Calma gente, não se trata apenas de querer negar que tenham acesso às minhas informações. Só quero regras mais claras sobre:
1 – Quem deseja ter acesso às minhas informações dentro e fora do país,
2 – O que pretende fazer com elas,
3 – Se pretende comercializá-las,
4 – Para quem pretende comercializá-las,
5 – Quem lucrou aqui dentro com a comercialização delas e qual a punição se não autorizei esse repasse (se órgão público ou empresa brasileira ou estrangeira que recebeu os meus dados) e, principalmente:
6 – Quanto serei remunerado, já que minhas informações pessoais e jurídicas foram negociadas entre terceiros, que no futuro tentarão lucrar comigo novamente através de ações de publicidade e marketing.
Sim, vão alegar que as atuais legislações de proteção de dados brasileiras impedem que isso ocorra. Será?
Chamo os entendidos no assunto para um debate sobre esse tema. Aliás, faço melhor: me proponho a organizar um debate público sobre esse tema.
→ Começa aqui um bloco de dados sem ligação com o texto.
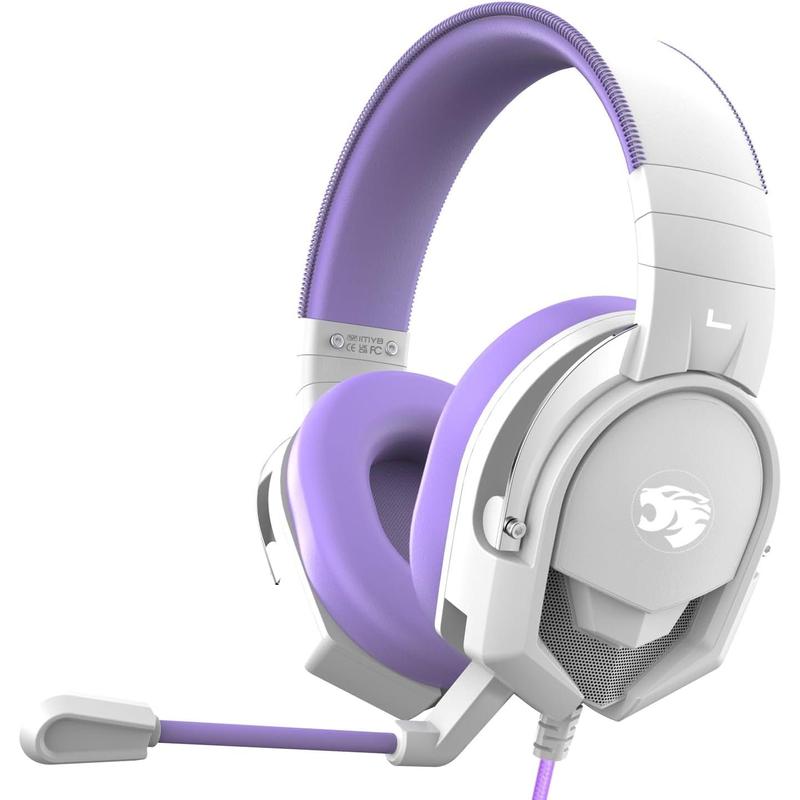 A88 Gaming Headset with Microphone, Stereo Wired Noise Cancelling Over-Ear Headphones with Mic for Pc, Ps5,  One Series X s, Ps4, Computer, Laptop, , , Gamer (Purple)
Topam? ( ainda que me considere impedido)
Volto a insistir num assunto, porque agora o CNJ me conferiu “poderes” (hihihihi), para voltar a bradar em praça pública, ou no deserto, sobre o que pretendem fazer com os bancos de dados federais, uma vez que novos “modelos de negócios” já abrem um canal dentro de empresas estatais causando mais dúvidas do que certezas.
Informações em bancos de dados federais são a nova fronteira do lucro para multinacionais como Microsoft, Google, Amazon, IBM, Oracle, SAP, ATOS e inúmeras outras empresas que têm projetos em cloud computing, ou orbitam nesse mercado desenvolvendo aplicações . E trabalhar com a guarda e a garimpagem de banco de dados vale 100 vezes mais do que sair vendendo ativos de empresas estatais.
*Prestem a atenção no caminhar dessa comissão do CNJ que se propõe debater o assunto. Ela poderá ser o norte de futuras discussões. Pois no âmbito do Poder Executivo já está sendo travada uma luta dentro do Ministério da Economia, entre defensores do velho discurso “Estado Mínimo”, contra espertalhões que desejam lucrar nos bancos de dados estatais, fazendo com que o cidadão acredite que está sendo beneficiado por um”Governo Digital”.